Remonter aux origines des filmographies des géants d’Hollywood permet souvent de comprendre le fonctionnement des studios : avant d’être célèbres et de pouvoir prétendre à ce statut d’auteur (notion typiquement européenne), les réalisateurs sont des employés qui répondent à des commandes, projets dans lesquels ils n’ont pas les moyens de réellement s’investir. Ainsi, Kazan tourne trois films sur la seule année 1947, et finira par en désavouer un certain nombre, dont ce Gentleman Agreement, parabole assez didactique sur l’antisémitisme.
Il faut bien entendu resituer le film dans son contexte pour en souligner l’intérêt, voire la nécessité. Au sortir de la deuxième guerre mondiale, l’antisémitisme a ses démons, qui sont loin de l’Amérique, et qu’on a officiellement vaincus. Sur le papier, l’affaire est donc entendue. Ce récit, qui met en scène un journaliste se faisant passer pour juif afin d’étudier les réactions de son entourage, permet donc d’interroger l’intolérance silencieuse et ordinaire.
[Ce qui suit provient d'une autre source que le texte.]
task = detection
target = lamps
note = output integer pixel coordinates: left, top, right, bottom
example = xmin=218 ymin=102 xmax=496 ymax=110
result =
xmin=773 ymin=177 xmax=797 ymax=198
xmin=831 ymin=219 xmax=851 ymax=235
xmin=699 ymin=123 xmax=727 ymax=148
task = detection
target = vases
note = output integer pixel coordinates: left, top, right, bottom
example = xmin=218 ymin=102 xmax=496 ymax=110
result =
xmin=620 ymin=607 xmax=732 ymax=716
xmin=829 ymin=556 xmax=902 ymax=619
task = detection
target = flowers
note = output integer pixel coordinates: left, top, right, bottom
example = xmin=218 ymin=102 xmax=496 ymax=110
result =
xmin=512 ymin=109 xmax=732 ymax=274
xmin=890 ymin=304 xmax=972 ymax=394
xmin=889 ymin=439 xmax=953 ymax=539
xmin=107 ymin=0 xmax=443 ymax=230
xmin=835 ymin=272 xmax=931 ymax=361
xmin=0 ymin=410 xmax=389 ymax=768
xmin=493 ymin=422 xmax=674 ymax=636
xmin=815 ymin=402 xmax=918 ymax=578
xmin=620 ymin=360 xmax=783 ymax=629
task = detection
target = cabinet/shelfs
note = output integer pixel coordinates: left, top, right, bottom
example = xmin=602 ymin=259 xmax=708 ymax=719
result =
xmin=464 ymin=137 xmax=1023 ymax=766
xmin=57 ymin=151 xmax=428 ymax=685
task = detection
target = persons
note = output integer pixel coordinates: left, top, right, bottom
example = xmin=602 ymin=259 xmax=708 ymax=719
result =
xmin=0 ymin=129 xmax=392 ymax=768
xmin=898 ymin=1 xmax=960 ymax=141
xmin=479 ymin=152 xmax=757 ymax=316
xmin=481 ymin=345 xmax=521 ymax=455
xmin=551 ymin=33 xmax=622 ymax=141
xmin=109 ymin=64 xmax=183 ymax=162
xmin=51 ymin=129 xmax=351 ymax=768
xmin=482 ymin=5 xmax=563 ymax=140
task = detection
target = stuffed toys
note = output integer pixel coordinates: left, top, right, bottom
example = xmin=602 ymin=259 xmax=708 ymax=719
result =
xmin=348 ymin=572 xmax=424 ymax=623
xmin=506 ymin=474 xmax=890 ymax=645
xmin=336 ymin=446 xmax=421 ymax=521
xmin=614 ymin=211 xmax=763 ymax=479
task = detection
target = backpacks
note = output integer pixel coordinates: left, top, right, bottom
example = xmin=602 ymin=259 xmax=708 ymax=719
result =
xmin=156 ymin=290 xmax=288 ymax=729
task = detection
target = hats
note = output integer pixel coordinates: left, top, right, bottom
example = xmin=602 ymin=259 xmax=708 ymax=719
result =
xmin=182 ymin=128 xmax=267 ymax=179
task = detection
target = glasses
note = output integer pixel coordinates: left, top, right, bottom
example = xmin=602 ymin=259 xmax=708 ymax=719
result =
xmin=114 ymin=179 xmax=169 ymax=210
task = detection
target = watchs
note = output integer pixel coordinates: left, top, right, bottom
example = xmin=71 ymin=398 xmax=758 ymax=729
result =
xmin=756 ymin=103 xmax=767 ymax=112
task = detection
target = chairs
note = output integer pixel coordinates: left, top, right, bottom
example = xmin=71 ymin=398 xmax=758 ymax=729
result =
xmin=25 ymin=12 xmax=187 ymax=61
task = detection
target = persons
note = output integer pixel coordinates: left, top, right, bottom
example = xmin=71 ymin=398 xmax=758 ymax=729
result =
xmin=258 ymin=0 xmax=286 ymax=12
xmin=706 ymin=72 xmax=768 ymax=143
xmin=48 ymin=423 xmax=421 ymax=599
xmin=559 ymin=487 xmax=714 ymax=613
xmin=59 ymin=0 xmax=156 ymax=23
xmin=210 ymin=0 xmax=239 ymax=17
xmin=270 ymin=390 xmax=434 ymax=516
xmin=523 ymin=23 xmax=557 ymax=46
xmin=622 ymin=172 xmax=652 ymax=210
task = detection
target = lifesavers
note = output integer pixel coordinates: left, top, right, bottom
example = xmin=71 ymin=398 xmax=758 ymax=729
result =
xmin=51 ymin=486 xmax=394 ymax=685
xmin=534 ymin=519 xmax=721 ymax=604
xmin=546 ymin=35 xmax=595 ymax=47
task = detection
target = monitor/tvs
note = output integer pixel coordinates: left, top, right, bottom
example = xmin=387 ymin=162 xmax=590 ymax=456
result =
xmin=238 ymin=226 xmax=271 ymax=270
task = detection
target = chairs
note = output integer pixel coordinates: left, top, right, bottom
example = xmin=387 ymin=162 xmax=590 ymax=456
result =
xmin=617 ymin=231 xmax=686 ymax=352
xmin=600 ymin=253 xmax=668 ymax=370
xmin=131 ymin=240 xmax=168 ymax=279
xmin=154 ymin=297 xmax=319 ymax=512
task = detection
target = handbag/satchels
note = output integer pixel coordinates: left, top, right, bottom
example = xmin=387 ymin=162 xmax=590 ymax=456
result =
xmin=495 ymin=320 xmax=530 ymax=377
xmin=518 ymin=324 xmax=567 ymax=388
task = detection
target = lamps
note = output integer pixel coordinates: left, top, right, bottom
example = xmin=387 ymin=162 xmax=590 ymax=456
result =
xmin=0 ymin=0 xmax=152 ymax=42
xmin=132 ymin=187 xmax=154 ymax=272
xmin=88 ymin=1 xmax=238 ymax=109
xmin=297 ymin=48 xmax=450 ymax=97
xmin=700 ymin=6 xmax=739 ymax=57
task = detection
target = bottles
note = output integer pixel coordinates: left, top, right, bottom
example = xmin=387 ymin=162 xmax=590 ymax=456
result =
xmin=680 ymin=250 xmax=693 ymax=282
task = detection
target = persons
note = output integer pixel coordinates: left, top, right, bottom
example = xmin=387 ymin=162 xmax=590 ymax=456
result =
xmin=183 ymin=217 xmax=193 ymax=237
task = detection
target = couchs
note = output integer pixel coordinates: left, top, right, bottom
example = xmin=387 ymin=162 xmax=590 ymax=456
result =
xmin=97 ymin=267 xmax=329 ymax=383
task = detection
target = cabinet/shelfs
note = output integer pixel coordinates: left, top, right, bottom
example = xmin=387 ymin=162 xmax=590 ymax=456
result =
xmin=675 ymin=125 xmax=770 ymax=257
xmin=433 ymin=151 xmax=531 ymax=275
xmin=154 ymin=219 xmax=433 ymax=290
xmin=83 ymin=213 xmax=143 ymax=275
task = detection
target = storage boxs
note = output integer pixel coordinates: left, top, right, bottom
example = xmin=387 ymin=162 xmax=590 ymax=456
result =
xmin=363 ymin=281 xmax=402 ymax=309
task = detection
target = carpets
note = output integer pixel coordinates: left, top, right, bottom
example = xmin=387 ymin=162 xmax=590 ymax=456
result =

La mécanique est toute trouvée : chaque personne transitant autour du protagoniste aura sa petite pique, plus ou moins explicite, naïve ou élaborée, de la cour d’école aux salons huppés de la haute société. La charge est assez mécanique, et le personnage de Gregory Peck, pourfendeur immaculé à qui il manque la vigueur ou la passion qu’on peut trouver chez Capra, liste assez passivement le catalogue des intolérances. Le film devient plus intéressant lorsqu’il s’attaque aux élites progressistes, qui, sous couvert d’un discours rôdé et unanime, s’arrangent toujours pour se limiter à la théorie. Le personnage de la fiancée cristallise cette dénonciation, qui joue toujours des voies de traverse (pour ne pas choquer la famille, pour ne pas te mettre mal à l’aise, etc…) pour tenter d’éviter le fameux vivre ensemble prôné un peu trop fort, et surtout pour les autres.
Mais le statisme du conte empèse considérablement l’ensemble, d’autant qu’on plombe systématiquement la démonstration par de longs dialogues explicatifs, notamment à l’enfant qui revit la même situation à l’école, l’occasion d’une explication par le père qui semble tout droit sortie d’un film pédagogique. Comme de bien entendu, la fin et ses rabibochages nous laisse face à un bel espoir quant à la possibilité de régler tous les problèmes, preuve, s’il en fallait une, de la pertinence de la démonstration. A ce stade du film, un autre mur invisible se dresse, entre le récit et les spectateurs, qui auraient aimé qu’on les infantilise un peu moins.